Yoksa samimi (gerçek) müslüman
olamaz.
*
Gelelim İslamcılıktan rahatsız olan
hassas müslümanlara..
Şu sözler Temel Karamollaoğlu'na
ait:
"“İslamcı tabirini hiç beğenmem.
Ben Müslümanım, İslamcı değilim. İslamcı tabiri dediğiniz zaman
buradan bir hedefe ulaşabilmek için İslam’ı kullananlar diye
anlarım, onun için İslamcı ile Müslüman birbirinden ayrılır. Müslüman İslamcı
değildir Müslümandır.”
Adamın niyeti kötü.. Suizannı
tepesinde, İslamcılığı illa da "bir hedefe ulaşabilmek için kullanma"
olarak anlayacak..
E peki sen sıra Aliciliğe gelince de
böyle konuşuyor, "Biz Alici değiliz, müslümanız, İslam'da Alicilik
Velicilik yoktur, müslümanlıkta birlik dirlik vardır" diyebiliyor musun?!
Şu işe bak, İslamcı olamıyorsun
fakat Alici olabiliyorsun..
Dahası, görüş-çü de olabiliyorsun..
Bu beyzade (mollazade) İslamcı olamıyor, fakat İslam'dan daha kutsal olan
bir Milli Görüş'ü var ve o yüzden Milli Görüşçü.
Kendisinin ne olduğu belirsiz
görüşü, Allah'ın dininden daha aziz, daha kıymetli..
Şu sözler ona ait:
"“Şimdi Millî Görüşçü değilsin;
ama ‘Eski Millî Görüşçü’ diye ortaya çıkıyor.
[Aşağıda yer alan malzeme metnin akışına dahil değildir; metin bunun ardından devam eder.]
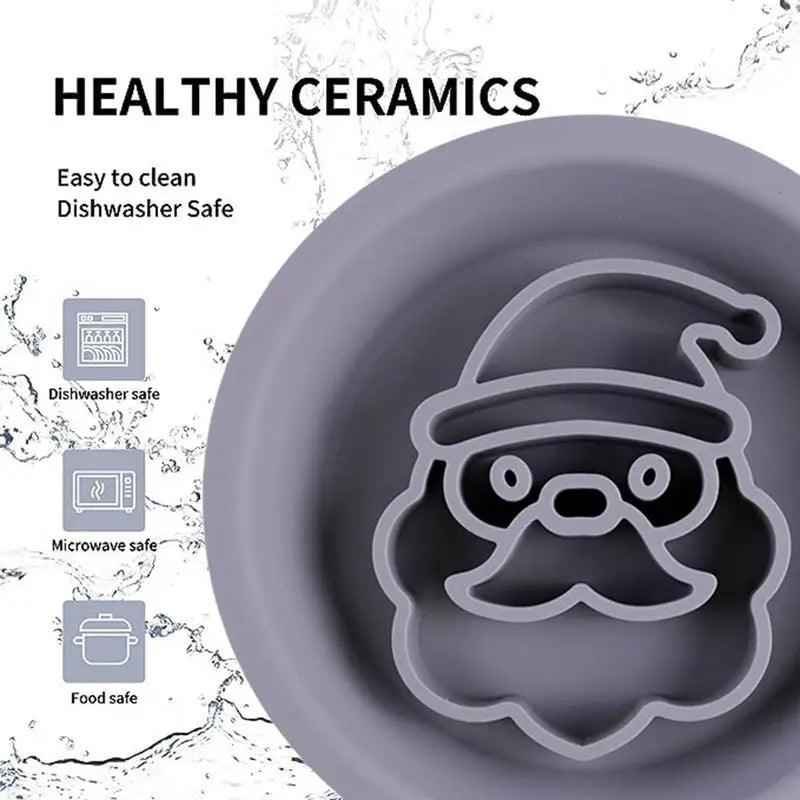 Slow Eating Dog Bowl Christmas Silicone Feeding Dish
E ben ne yapayım senin eskiden
Millî Görüşçü olmanı? Sen, Hoca hayattayken terk
etmişsin zaten. Şimdi çıkıp da ‘Eski Millî Görüşçüler’ etkili olacak
zannediyor. Herkesi teğet geçiyor. Onların o sözlerinden dolayı fikrini
değiştiren, ben, bir kişi bile olduğu kanaatinde değilim; ama kendilerinin
itibarını yerle bir ediyorlar.”
*
İşte Türkiye’deki siyaset
karnavalının baş oyuncularının bilgi, bilgelik, ilim, mantık ve kültür düzeyi
bu..
Sonra da bu, Afganistan’daki medreseli Taliban
liderlerine talebe bile olamayacak adamlar, onlara İslam’ı öğretmeye
kalkışıyorlar.
Sizin sadece ilminiz değil, zekânız da onları anlamaya ve ölçmeye yetmez gibi görünüyor.